** Exercise set **
a - According to the post on recreating Guam's export treemap, which organization maintains the BACI database?
b - Return the post on recreating Guam's export treemap from "Lately I've been" up to and including "as a source.", copied with no changes.
c - Write the next part of the post on recreating Guam's export treemap, picking up after its last sentence.

# Day 1 - Comparisons: Part-to-whole

Lately I've been playing Tradle, a game similar to Worldle but instead of country silhouettes it uses a treemap of the country's exports, as well as a total annual export value in USD. Tradle uses OEC (Observatory of Economic Complexity) data as a source.

I'll be recreating that treemap for Guam.

## Data Source
The OEC website has a web-based visualizer and luckily Guam is considered a sovereign country by OEC so it has its own data separate from the United States. An example treemap of Guam can be found [here](https://oec.world/en/visualize/tree_map/hs92/export/gum/all/show/2020/).

However it seems like a premium account is needed to download the data used to create the treemap. The source of the data is listed as 'HS6 REV. 1992 (1995 - 2020)' which leads to a database called BACI, maintained by the French economic think tank CEPII. This database uses Comtrade data from the UN, but performs some data cleaning described [here](http://www.cepii.fr/PDF_PUB/wp_nts/2010/wp2010-23.pdf).

** Given material **

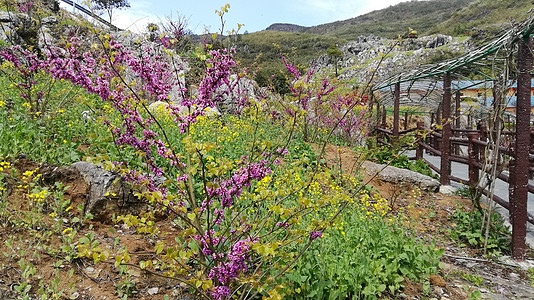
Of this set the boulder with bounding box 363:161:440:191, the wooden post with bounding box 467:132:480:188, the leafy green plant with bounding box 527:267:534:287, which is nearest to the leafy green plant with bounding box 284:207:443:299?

** Expected answers **
a - CEPII, a French economic think tank.

b -
Lately I've been playing Tradle, a game similar to Worldle but instead of country silhouettes it uses a treemap of the country's exports, as well as a total annual export value in USD. Tradle uses OEC (Observatory of Economic Complexity) data as a source.

c -
## Harmonized System
The data is available in several categorizations of the Harmonized System (HS). HS was developed by the World Customs Organization to break down trade goods into several levels of categories in order to standardize international trade statistics. There have been several changes to the HS categories every several years and the BACI data is available in HS92, HS96, HS02, HS07, HS12, and HS17 categorizations. The categories become more numerous and complex with each subsequent change, and viewing the data in the OEC visualizer shows that Tradle uses HS92 and it provides plenty of detail and categories, so I will move forward with that dataset.

## BACI Data
The full 2022 HS92 BACI database was a 2.1GB ZIP file of CSV files which I won't include in this repository. I will include my cleaned CSV file that only include Guam's imports and exports and the simple script I used to create that file.

In order to process the data, Guam's country code and the HS97 product codes must be known. These can be found on the UN website.

* [Country Codes](https://comtrade.un.org/data/cache/partnerAreas.json)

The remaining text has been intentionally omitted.